EXERCISE: Copy out the data below, swapping in "army truck" wherever "military jeep" occurs and changing nothing else.

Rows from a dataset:
------------------------
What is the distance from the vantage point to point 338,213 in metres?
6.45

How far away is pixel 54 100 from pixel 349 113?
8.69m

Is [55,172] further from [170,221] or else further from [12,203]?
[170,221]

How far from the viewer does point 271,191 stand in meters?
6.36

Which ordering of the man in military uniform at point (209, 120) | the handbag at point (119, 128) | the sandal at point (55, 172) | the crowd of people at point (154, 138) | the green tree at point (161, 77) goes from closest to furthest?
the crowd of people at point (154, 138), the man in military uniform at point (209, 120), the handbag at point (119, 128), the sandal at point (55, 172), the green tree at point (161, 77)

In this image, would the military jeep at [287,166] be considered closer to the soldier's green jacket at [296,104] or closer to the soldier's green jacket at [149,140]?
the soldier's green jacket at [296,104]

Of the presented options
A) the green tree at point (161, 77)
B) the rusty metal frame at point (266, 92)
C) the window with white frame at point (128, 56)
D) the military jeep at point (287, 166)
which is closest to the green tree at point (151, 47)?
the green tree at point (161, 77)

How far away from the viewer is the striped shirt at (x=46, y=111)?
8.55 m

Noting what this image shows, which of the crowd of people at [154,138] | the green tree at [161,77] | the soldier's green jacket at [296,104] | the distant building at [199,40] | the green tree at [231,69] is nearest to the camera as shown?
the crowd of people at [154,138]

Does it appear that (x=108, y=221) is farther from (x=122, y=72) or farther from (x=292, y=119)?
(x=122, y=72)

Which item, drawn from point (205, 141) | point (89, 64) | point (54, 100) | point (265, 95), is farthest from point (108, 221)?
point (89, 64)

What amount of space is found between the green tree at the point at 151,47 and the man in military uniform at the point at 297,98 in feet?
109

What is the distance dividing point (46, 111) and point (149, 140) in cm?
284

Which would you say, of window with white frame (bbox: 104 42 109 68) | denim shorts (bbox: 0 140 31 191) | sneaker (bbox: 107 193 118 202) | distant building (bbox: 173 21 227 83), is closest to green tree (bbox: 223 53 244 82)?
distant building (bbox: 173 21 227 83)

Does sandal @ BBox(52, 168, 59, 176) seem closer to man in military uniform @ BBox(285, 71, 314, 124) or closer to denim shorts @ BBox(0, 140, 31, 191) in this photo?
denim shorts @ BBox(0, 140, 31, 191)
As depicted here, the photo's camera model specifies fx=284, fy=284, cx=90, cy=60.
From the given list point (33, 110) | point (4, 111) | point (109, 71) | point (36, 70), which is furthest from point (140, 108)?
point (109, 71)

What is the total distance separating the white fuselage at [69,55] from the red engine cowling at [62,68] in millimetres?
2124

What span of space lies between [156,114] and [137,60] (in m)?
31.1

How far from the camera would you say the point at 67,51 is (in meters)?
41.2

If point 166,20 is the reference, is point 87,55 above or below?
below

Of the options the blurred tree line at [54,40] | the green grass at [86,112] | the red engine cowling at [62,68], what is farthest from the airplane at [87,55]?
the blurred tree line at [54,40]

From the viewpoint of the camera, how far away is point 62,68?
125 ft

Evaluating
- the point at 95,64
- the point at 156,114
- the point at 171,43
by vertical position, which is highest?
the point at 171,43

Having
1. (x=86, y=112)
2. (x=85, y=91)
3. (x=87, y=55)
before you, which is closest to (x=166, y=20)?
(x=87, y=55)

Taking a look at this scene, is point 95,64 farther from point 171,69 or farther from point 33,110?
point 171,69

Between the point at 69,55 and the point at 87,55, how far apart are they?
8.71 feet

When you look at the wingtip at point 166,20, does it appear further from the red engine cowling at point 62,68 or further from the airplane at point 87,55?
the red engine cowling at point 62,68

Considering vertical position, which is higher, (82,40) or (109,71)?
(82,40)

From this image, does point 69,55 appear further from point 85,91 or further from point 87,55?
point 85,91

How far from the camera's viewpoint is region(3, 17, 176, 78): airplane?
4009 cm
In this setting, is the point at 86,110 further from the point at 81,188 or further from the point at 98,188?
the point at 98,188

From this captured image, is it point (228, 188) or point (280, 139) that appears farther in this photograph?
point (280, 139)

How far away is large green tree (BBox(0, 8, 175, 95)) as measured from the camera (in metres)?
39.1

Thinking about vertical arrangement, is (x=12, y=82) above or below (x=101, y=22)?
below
------------------------
EXERCISE SOLUTION:
What is the distance from the vantage point to point 338,213 in metres?
6.45

How far away is pixel 54 100 from pixel 349 113?
8.69m

Is [55,172] further from [170,221] or else further from [12,203]?
[170,221]

How far from the viewer does point 271,191 stand in meters?
6.36

Which ordering of the man in military uniform at point (209, 120) | the handbag at point (119, 128) | the sandal at point (55, 172) | the crowd of people at point (154, 138) | the green tree at point (161, 77) goes from closest to furthest?
the crowd of people at point (154, 138), the man in military uniform at point (209, 120), the handbag at point (119, 128), the sandal at point (55, 172), the green tree at point (161, 77)

In this image, would the army truck at [287,166] be considered closer to the soldier's green jacket at [296,104] or closer to the soldier's green jacket at [149,140]?
the soldier's green jacket at [296,104]

Of the presented options
A) the green tree at point (161, 77)
B) the rusty metal frame at point (266, 92)
C) the window with white frame at point (128, 56)
D) the army truck at point (287, 166)
which is closest to the green tree at point (151, 47)?
the green tree at point (161, 77)

How far away from the viewer is the striped shirt at (x=46, y=111)?
8.55 m

Noting what this image shows, which of the crowd of people at [154,138] | the green tree at [161,77] | the soldier's green jacket at [296,104] | the distant building at [199,40] | the green tree at [231,69] is nearest to the camera as shown?
the crowd of people at [154,138]

Does it appear that (x=108, y=221) is farther from (x=122, y=72) or farther from (x=292, y=119)?
(x=122, y=72)

Which item, drawn from point (205, 141) | point (89, 64) | point (54, 100) | point (265, 95), is farthest from point (108, 221)?
point (89, 64)

What amount of space is found between the green tree at the point at 151,47 and the man in military uniform at the point at 297,98 in feet?
109

What is the distance dividing point (46, 111) and point (149, 140) in cm?
284

Which would you say, of window with white frame (bbox: 104 42 109 68) | denim shorts (bbox: 0 140 31 191) | sneaker (bbox: 107 193 118 202) | distant building (bbox: 173 21 227 83), is closest to green tree (bbox: 223 53 244 82)?
distant building (bbox: 173 21 227 83)

Does sandal @ BBox(52, 168, 59, 176) seem closer to man in military uniform @ BBox(285, 71, 314, 124) or closer to denim shorts @ BBox(0, 140, 31, 191) in this photo?
denim shorts @ BBox(0, 140, 31, 191)
As depicted here, the photo's camera model specifies fx=284, fy=284, cx=90, cy=60.
From the given list point (33, 110) | point (4, 111) | point (109, 71) | point (36, 70), which is furthest from point (140, 108)?
point (109, 71)

What is the total distance separating the white fuselage at [69,55] from the red engine cowling at [62,68] in millimetres?
2124

What span of space lies between [156,114] and [137,60] (in m)?
31.1

How far from the camera would you say the point at 67,51 is (in meters)?
41.2

If point 166,20 is the reference, is point 87,55 above or below?
below

Of the options the blurred tree line at [54,40] | the green grass at [86,112] | the red engine cowling at [62,68], what is farthest from the airplane at [87,55]?
the blurred tree line at [54,40]

From the viewpoint of the camera, how far away is point 62,68?
125 ft

Evaluating
- the point at 95,64
- the point at 156,114
- the point at 171,43
by vertical position, which is highest?
the point at 171,43

Having
1. (x=86, y=112)
2. (x=85, y=91)
3. (x=87, y=55)
before you, which is closest to (x=166, y=20)?
(x=87, y=55)

Taking a look at this scene, is point 95,64 farther from point 171,69 or farther from point 33,110?
point 171,69

Between the point at 69,55 and the point at 87,55, how far apart are they?
8.71 feet

When you look at the wingtip at point 166,20, does it appear further from the red engine cowling at point 62,68 or further from the airplane at point 87,55?
the red engine cowling at point 62,68

Considering vertical position, which is higher, (82,40) or (109,71)?
(82,40)

From this image, does point 69,55 appear further from point 85,91 or further from point 87,55?
point 85,91

How far from the camera's viewpoint is region(3, 17, 176, 78): airplane?
4009 cm
In this setting, is the point at 86,110 further from the point at 81,188 or further from the point at 98,188?
the point at 98,188

From this captured image, is it point (228, 188) or point (280, 139) that appears farther in this photograph?
point (280, 139)

How far away is large green tree (BBox(0, 8, 175, 95)) as measured from the camera (in metres)?
39.1

Thinking about vertical arrangement, is (x=12, y=82) above or below (x=101, y=22)?
below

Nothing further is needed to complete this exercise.